▸ Work to complete
**1)** Repeat the stretch of the Roe v. Wade editorial from "At the time, Supreme" through "are both anti-choice.", word for word.
**2)** In the Roe v. Wade editorial, which Supreme Court justice called Roe "a necessary step for the full emancipation of women"?

Weakening Roe v. Wade would be a criminal act
Politicians have no business telling a woman what she can or cannot do when it comes to her body. It is a tragedy that a woman’s right to an abortion ever had to go to the U.S. Supreme Court.
It was 30 years ago Jan. 22 that the historic Roe v. Wade decision came down. The justices ruled that the constitutionally guaranteed right to privacy “is broad enough to encompass a woman’s decision whether or not to terminate her pregnancy.”
This is an issue about choice — a woman’s choice to do what she wants with her body. The right to make reproductive decisions should only be a woman’s. And the reason she chooses to terminate her pregnancy is hers alone.
At the time, Supreme Court Justice Harry Blackmun said, “Roe was a necessary step for the full emancipation of women.”
There are so many woman who have grown up with this right that they take it for granted; ignoring the fact that each year there seems to be another decision that chips away at the foundation of this ruling.
Although President George W. Bush and Attorney General John Ashcroft have said they have no intention of instigating a reversal of Roe v. Wade, they are both anti-choice.
One of the most alarming legacies of a president who does not recognize a woman’s right to choose is the altering of the makeup of the Supreme Court and other federal courts.
There is reason to fear Roe v. Wade will be overturned in the near future. The court has been tilting toward the anti-choice direction in the past several years. It is likely Bush will have the opportunity to appointment a jurist to the top court because some of the judges have made noise about retiring. The new person will undoubtedly be anti-choice. As it stands now, that one vote is likely to be the difference between a forward thinking court in 1973 to a backward, repressive court in the 21st century.

▸ Source information
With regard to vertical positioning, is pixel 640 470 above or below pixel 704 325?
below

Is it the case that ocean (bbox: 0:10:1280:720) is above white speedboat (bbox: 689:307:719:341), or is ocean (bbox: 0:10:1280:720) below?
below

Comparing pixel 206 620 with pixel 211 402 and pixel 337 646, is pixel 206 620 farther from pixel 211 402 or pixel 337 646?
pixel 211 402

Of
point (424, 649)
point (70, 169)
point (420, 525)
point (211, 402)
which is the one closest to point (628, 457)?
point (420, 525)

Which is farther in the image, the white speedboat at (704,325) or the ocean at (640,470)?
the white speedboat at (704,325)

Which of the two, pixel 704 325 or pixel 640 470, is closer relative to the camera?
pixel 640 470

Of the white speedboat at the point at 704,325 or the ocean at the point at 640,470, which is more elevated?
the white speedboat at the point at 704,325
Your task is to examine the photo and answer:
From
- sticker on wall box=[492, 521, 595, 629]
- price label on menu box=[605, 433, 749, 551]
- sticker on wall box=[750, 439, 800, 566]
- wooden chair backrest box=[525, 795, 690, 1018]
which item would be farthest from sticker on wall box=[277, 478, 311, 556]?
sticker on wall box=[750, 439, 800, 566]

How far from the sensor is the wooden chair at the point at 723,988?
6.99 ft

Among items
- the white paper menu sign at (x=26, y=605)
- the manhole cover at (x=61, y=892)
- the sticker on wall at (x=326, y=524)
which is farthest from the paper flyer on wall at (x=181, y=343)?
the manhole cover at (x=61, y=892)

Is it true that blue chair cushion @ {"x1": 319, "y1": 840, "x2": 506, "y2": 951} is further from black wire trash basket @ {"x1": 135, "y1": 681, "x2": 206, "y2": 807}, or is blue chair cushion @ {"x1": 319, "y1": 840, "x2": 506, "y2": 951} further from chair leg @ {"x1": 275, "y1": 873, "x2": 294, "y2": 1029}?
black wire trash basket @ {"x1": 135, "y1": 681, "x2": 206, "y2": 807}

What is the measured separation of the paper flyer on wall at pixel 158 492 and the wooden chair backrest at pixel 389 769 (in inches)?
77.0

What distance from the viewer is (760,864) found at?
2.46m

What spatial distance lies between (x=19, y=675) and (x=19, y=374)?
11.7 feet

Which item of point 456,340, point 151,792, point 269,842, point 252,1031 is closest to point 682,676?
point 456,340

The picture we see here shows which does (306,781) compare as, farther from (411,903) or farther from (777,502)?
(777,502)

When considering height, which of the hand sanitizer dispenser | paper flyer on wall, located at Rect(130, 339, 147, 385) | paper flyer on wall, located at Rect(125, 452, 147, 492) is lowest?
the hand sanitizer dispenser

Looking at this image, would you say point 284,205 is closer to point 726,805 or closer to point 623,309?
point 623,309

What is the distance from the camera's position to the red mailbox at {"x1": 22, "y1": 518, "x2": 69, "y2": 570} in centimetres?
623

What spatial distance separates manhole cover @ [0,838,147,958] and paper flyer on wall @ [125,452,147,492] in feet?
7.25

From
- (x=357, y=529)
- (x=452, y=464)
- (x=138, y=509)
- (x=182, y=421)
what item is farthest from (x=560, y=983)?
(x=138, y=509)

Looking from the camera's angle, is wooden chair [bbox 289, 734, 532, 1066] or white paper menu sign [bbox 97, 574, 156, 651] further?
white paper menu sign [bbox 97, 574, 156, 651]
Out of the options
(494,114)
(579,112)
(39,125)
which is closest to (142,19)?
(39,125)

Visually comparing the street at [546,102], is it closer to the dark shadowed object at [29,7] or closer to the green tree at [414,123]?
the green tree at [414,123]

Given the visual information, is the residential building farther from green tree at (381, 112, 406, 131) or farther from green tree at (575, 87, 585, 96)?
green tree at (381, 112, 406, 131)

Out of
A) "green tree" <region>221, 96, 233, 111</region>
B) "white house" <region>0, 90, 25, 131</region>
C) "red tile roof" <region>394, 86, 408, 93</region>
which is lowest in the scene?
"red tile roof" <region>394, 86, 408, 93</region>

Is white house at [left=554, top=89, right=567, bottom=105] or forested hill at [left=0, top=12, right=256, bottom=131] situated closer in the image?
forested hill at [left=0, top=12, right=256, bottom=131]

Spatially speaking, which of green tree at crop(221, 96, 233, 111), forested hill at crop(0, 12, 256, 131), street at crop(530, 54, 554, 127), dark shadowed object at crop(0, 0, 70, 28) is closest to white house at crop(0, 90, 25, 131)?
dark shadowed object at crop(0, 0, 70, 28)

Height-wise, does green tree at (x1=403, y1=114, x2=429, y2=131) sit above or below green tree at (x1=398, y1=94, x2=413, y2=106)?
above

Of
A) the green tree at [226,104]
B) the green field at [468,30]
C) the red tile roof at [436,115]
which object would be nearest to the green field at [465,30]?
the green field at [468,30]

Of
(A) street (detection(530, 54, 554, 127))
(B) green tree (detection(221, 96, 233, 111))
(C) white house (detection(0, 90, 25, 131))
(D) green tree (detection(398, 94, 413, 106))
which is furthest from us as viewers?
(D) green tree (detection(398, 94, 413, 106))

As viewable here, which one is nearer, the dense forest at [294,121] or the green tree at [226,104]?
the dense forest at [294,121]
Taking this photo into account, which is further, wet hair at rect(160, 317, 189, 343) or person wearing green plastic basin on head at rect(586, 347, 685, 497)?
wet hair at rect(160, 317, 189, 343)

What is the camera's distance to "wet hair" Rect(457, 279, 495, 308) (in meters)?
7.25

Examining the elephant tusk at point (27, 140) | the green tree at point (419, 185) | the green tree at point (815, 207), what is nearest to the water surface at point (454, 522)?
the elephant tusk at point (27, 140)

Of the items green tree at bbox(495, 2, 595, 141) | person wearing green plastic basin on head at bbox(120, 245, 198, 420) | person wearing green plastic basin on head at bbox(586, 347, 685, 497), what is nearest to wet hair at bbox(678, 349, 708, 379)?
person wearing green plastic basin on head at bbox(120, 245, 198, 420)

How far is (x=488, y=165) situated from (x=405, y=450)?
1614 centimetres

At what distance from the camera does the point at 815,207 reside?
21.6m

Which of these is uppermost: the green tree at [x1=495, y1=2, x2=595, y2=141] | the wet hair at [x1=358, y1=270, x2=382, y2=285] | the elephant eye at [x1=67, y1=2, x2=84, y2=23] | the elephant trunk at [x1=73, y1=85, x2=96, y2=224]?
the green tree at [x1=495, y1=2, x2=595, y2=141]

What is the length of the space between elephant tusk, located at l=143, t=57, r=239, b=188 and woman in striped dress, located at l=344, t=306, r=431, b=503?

▸ Task answers
**1)**
At the time, Supreme Court Justice Harry Blackmun said, “Roe was a necessary step for the full emancipation of women.”
There are so many woman who have grown up with this right that they take it for granted; ignoring the fact that each year there seems to be another decision that chips away at the foundation of this ruling.
Although President George W. Bush and Attorney General John Ashcroft have said they have no intention of instigating a reversal of Roe v. Wade, they are both anti-choice.

**2)** Harry Blackmun